DATA IN THIS EXERCISE:
* Begin *

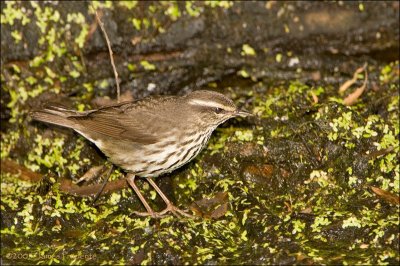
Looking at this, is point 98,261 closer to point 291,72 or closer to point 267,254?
point 267,254

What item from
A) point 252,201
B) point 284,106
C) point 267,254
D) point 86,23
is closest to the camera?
point 267,254

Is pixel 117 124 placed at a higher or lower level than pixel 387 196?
higher

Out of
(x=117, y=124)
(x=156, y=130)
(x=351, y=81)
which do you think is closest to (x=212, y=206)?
(x=156, y=130)

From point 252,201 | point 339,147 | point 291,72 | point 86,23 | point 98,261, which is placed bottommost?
point 98,261

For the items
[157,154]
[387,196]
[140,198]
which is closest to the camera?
[387,196]

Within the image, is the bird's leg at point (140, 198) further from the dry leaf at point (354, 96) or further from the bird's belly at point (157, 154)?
the dry leaf at point (354, 96)

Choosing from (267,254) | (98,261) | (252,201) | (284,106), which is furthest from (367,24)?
(98,261)

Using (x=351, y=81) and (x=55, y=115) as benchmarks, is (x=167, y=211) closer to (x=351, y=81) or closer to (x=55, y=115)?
(x=55, y=115)

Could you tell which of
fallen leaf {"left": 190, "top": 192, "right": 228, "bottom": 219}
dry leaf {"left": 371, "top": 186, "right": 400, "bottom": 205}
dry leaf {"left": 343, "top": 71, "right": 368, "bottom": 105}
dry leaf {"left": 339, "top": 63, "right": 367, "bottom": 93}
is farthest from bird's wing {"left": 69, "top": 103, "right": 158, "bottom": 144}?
dry leaf {"left": 339, "top": 63, "right": 367, "bottom": 93}

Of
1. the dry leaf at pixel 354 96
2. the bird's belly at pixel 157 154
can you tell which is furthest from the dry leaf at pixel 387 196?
the bird's belly at pixel 157 154
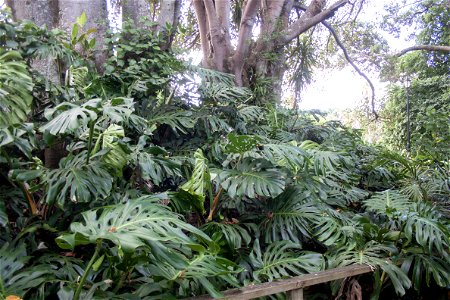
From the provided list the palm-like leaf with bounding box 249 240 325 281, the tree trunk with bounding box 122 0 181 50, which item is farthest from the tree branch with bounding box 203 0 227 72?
the palm-like leaf with bounding box 249 240 325 281

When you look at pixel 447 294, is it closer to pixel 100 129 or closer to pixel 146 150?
pixel 146 150

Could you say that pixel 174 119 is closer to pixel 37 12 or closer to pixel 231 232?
pixel 231 232

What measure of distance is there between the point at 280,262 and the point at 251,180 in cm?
49

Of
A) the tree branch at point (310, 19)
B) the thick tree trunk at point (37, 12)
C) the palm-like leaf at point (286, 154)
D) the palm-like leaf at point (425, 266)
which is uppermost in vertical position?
the tree branch at point (310, 19)

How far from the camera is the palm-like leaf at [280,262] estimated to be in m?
2.06

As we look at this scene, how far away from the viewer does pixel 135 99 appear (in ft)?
10.2

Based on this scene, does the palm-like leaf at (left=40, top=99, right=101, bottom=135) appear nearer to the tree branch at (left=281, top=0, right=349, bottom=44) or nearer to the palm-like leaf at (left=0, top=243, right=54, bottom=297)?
the palm-like leaf at (left=0, top=243, right=54, bottom=297)

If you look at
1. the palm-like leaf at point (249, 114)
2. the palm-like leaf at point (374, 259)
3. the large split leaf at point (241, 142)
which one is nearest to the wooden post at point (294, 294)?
the palm-like leaf at point (374, 259)

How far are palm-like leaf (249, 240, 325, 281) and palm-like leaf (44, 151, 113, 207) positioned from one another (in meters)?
0.91

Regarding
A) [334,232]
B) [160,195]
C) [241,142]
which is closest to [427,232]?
[334,232]

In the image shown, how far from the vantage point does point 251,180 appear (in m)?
2.26

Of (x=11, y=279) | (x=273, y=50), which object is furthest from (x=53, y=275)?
(x=273, y=50)

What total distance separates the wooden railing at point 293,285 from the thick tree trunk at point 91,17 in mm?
2314

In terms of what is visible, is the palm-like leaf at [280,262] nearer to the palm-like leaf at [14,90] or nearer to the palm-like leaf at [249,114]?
the palm-like leaf at [14,90]
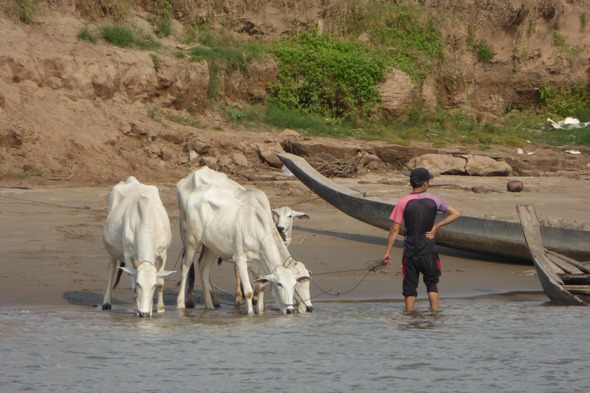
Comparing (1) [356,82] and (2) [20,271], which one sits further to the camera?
(1) [356,82]

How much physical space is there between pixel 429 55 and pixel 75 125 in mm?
11678

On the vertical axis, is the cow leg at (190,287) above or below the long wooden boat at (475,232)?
below

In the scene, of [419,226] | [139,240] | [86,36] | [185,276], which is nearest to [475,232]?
[419,226]

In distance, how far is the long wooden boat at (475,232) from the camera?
522 inches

* End *

TASK DETAILS:
Begin at the line containing "How far are" and extract every line through the end of the records, inclusive, exactly and only; omit pictures.

TASK RESULT:
How far are palm-like leaf (249, 240, 325, 281) and palm-like leaf (44, 151, 113, 207) positioned from one another (in meters)?
0.91

Regarding
A) [334,232]
B) [160,195]
C) [241,142]
which is closest to [427,232]?
[334,232]

In the image shown, how far from the vantage point does point 251,180 appear (in m)?
2.26

Of (x=11, y=279) | (x=273, y=50), which object is furthest from (x=53, y=275)?
(x=273, y=50)

What total distance separates the wooden railing at point 293,285 from the thick tree trunk at point 91,17 in mm?
2314

In terms of what is visible, is the palm-like leaf at [280,262] nearer to the palm-like leaf at [14,90] or nearer to the palm-like leaf at [249,114]?
the palm-like leaf at [14,90]
Comparing (1) [356,82] and (2) [20,271], which one sits further to the camera?
(1) [356,82]

How much physical space is there between pixel 429 55 and pixel 75 125 in mm?
11678

On the vertical axis, is the cow leg at (190,287) above or below the long wooden boat at (475,232)?
below

In the scene, of [419,226] | [139,240] | [86,36] | [185,276], which is nearest to [475,232]?
[419,226]

In distance, how far is the long wooden boat at (475,232) from the camera?
522 inches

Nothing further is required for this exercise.